— Start of PROVIDED RECORDS —

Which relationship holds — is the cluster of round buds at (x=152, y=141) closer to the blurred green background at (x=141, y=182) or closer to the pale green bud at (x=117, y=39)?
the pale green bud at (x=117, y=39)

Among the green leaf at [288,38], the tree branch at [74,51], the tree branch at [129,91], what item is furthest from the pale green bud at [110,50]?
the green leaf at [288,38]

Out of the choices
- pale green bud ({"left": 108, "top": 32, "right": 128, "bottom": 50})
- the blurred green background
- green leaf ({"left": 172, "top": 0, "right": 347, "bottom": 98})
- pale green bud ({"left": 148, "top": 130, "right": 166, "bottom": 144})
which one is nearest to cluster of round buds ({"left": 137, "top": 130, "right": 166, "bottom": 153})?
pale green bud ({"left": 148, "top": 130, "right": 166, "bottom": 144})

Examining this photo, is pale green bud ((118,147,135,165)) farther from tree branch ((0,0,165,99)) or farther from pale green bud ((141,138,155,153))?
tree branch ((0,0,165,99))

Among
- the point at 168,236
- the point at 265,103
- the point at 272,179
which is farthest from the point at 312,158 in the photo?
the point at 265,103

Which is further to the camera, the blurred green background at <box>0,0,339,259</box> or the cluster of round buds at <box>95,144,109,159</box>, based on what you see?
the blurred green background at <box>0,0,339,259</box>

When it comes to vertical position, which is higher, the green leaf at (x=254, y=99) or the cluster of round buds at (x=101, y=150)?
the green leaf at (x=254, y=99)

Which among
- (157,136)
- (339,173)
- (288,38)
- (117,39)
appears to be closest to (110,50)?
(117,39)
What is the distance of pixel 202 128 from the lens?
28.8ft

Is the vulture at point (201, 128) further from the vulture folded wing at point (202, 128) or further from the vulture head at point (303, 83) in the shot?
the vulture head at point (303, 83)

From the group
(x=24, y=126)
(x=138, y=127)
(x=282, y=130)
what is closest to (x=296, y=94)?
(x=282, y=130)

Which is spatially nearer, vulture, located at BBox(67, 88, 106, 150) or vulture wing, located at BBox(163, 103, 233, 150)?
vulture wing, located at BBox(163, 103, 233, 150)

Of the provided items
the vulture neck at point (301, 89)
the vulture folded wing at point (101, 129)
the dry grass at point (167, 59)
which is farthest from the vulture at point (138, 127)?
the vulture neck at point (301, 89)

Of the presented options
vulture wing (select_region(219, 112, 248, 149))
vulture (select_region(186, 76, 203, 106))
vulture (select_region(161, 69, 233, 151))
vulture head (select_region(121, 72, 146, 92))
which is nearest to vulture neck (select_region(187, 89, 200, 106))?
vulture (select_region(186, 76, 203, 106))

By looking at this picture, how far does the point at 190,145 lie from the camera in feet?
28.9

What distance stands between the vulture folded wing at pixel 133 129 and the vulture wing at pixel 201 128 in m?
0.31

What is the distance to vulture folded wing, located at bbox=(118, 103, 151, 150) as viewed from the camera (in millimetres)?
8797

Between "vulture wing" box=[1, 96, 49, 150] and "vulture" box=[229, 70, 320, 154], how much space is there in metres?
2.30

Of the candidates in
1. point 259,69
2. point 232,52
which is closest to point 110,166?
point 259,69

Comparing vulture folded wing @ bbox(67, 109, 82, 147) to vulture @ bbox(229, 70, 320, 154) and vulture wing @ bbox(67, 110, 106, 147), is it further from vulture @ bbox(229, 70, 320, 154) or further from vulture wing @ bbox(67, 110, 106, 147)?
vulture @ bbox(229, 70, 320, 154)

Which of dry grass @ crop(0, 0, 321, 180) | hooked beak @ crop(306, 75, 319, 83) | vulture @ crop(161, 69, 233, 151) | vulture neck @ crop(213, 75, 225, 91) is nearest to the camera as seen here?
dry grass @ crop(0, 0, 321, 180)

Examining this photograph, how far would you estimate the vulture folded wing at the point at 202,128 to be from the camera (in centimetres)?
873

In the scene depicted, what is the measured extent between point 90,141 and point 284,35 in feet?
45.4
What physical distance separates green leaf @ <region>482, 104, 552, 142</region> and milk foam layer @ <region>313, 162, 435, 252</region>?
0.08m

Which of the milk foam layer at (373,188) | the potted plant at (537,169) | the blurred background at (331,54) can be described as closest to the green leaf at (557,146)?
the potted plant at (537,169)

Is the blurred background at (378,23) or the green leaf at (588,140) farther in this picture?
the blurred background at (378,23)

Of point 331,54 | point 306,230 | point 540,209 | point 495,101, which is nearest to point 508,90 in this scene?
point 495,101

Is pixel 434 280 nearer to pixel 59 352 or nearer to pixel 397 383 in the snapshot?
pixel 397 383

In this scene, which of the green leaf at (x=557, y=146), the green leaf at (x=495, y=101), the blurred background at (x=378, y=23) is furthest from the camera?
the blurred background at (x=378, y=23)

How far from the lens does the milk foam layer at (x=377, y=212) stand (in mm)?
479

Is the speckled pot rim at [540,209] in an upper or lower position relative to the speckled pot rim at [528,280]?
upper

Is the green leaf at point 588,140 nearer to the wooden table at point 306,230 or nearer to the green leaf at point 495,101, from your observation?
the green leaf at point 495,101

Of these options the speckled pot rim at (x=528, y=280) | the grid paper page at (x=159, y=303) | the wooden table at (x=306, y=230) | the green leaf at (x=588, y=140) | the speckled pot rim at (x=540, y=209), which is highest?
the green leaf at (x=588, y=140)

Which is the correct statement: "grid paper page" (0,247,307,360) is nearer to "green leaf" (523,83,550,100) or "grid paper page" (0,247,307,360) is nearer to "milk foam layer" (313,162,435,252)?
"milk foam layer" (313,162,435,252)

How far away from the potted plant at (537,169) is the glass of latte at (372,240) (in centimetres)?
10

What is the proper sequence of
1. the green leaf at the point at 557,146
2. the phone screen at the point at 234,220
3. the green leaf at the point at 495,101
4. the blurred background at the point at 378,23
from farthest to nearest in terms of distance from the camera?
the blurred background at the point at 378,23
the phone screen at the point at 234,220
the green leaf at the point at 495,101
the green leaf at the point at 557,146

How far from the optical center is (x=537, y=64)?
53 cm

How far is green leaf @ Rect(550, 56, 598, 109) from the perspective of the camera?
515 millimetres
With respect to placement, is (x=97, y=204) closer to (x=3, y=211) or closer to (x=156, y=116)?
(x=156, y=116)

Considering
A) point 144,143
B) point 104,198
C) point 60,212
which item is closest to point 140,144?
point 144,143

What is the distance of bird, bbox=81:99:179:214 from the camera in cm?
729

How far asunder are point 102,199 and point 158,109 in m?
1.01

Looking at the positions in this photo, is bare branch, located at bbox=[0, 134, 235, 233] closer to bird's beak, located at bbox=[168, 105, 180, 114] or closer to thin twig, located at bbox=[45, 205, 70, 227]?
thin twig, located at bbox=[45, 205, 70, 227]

— End of PROVIDED RECORDS —

> [INSTRUCTIONS TO FOLLOW] Put each line of the items above into a JSON list of strings, starting with the line that contains "How far is green" and continuing through the final line of the items, both ends included. Give one string per line and leave out blank lines.

> [TASK RESPONSE]
[
  "How far is green leaf @ Rect(550, 56, 598, 109) from the perspective of the camera?",
  "515 millimetres",
  "With respect to placement, is (x=97, y=204) closer to (x=3, y=211) or closer to (x=156, y=116)?",
  "(x=156, y=116)",
  "Considering",
  "A) point 144,143",
  "B) point 104,198",
  "C) point 60,212",
  "which item is closest to point 140,144?",
  "point 144,143",
  "What is the distance of bird, bbox=81:99:179:214 from the camera in cm?",
  "729",
  "How far asunder are point 102,199 and point 158,109 in m?",
  "1.01",
  "Looking at the positions in this photo, is bare branch, located at bbox=[0, 134, 235, 233] closer to bird's beak, located at bbox=[168, 105, 180, 114] or closer to thin twig, located at bbox=[45, 205, 70, 227]?",
  "thin twig, located at bbox=[45, 205, 70, 227]"
]